Multi-Stage Pipeline Contract¶
Three production pipelines in PROTEA share the same coordinator-fan-out-collect pattern but each grew its own boilerplate independently:
compute_embeddings(coordinator + batch + write)predict_go_terms(coordinator + batch + write)export_minijobs(coordinator + knn-batch + features-batch + write)
The multi-stage contract (protea/core/contracts/multistage.py,
introduced in F-MULTISTAGE-COHERENCE.1) defines the shared abstractions
so future migrations can converge those pipelines onto a single auditable
pattern without changing any on-the-wire message shapes.
Contract classes
MultiStagePayload¶
Every batch stage payload inherits from this base instead of
ProteaPayload directly. The base adds a single required field:
class MultiStagePayload(ProteaPayload, frozen=True):
coordinator_job_id: str # UUID of the parent coordinator Job row
Child operations use coordinator_job_id to call
update_parent_progress(),
which atomically increments the parent’s progress counter and marks it
SUCCEEDED when the last child finishes.
StageArtifactStore¶
A thin facade over ArtifactStore
that encodes the canonical path convention:
temp/<pipeline>/<coordinator_job_id>/<stage>/<key>
This eliminates ad-hoc path construction scattered across the three real pipeline implementations. The three main methods are:
store.write_intermediate(stage, key, data) -> str # returns URI
store.read_intermediate(uri) -> bytes
store.exists_intermediate(stage, key) -> bool
publish_next_stage¶
A helper that serialises a Pydantic payload and decides whether to inline it or upload it to the artifact store:
queue, body = publish_next_stage(
"protea.embeddings.batch",
batch_payload,
artifact_store=stage_store,
size_threshold_kb=64.0,
)
# Returns (queue_name, {"_artifact_uri": "..."}) when payload > 64 KB
# Returns (queue_name, {...full payload...}) otherwise
The returned pair is ready for appending to
OperationResult.publish_operations.
PipelineStage¶
Abstract base class for batch and write stage operations.
Concrete subclasses must set name, description, stage_name,
and implement _execute_stage. The execute wrapper emits
consistent <stage_name>.start / <stage_name>.done events:
class MyBatchOp(PipelineStage):
name = "my_batch"
description = "Processes a single batch."
stage_name = "my_batch"
def _execute_stage(self, session, payload, *, emit):
...
return OperationResult(result={"processed": n})
Coordinator¶
Abstract base class for coordinator (fan-out) operations.
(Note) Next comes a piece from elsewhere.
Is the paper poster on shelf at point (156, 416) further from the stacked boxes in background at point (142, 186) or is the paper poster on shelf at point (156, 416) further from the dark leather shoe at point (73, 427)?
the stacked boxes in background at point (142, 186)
Concrete subclasses must set name, description, and implement
partition which returns a list of (queue, body) pairs.
dispatch_partition_with_progress builds the deferred
OperationResult automatically:
class MyCoordinator(Coordinator):
name = "my_coordinator"
description = "Partitions work and fans out to batch workers."
def partition(self, session, payload, *, parent_job_id, emit):
return [
("my.batch.queue", {"coordinator_job_id": str(parent_job_id), ...})
for batch in batches
]
def execute(self, session, payload, *, emit):
parent_job_id = UUID(payload["_job_id"])
return self.dispatch_partition_with_progress(
session, payload, parent_job_id=parent_job_id, emit=emit,
extra_result={"items": total_items},
)
Prospective consumers
The three existing pipelines keep their current per-pipeline boilerplate and continue to pass their tests untouched. Migration is tracked in separate slices:
Pipeline |
Slice |
Status |
|---|---|---|
|
F-MULTISTAGE-COHERENCE.2 |
pending migration |
|
F-MULTISTAGE-COHERENCE.3 |
pending migration |
|
F-MULTISTAGE-COHERENCE.4 |
pending migration (depends on F-EXPORT-MINIJOB.4) |
Path convention
All intermediate artefacts produced by a multi-stage pipeline are stored under:
temp/<pipeline>/<coordinator_job_id>/<stage>/<key>
For the local-FS backend this resolves to a file under the configured
PROTEA_LOCAL_STORAGE_ROOT. For MinIO it becomes an object key in the
configured bucket. The StageArtifactStore facade handles both; callers
never construct paths manually.